SHORT EXERCISE
Locate every line in the material below that contains the word "higher", and copy each of those lines.

---------- SUPPLIED MATERIAL ----------

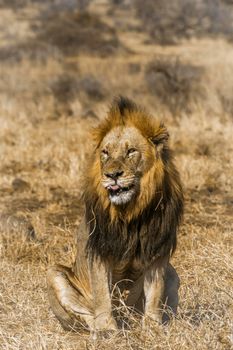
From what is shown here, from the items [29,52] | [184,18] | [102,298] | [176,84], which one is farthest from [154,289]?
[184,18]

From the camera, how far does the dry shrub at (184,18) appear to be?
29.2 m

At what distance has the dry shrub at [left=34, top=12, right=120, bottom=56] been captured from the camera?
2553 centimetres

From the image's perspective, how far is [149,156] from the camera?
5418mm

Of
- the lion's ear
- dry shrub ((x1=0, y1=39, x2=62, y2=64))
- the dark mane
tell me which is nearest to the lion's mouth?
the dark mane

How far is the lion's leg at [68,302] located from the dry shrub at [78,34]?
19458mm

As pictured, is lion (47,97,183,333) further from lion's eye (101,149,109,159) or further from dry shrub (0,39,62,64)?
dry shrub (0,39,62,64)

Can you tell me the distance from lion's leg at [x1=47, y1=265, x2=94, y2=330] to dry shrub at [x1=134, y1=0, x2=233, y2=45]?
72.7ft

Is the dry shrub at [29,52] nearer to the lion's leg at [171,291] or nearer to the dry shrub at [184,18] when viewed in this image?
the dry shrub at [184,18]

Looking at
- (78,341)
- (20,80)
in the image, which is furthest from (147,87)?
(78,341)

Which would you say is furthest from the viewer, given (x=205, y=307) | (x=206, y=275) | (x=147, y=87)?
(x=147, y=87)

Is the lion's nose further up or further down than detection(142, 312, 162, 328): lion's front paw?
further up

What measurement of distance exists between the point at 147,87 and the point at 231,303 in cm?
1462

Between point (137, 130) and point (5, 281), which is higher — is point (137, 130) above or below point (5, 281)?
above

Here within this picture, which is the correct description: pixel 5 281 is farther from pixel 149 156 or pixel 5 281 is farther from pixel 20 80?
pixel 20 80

----------
---------- SUPPLIED MATERIAL ----------

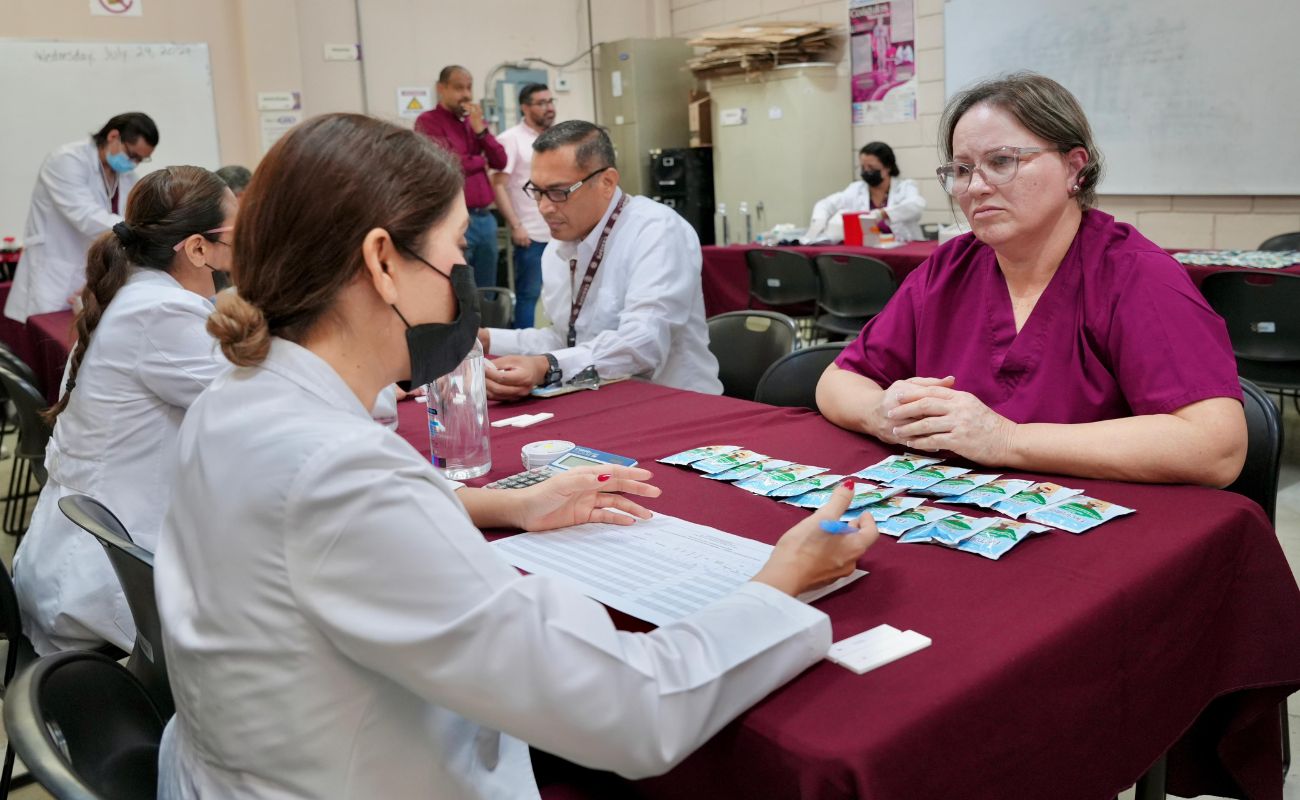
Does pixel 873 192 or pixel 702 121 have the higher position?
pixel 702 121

----------

EXERCISE ANSWER
Between point (137, 130) and point (5, 281), which is higher — is point (137, 130) above or below point (5, 281)?
Does pixel 873 192 or pixel 702 121 have the higher position?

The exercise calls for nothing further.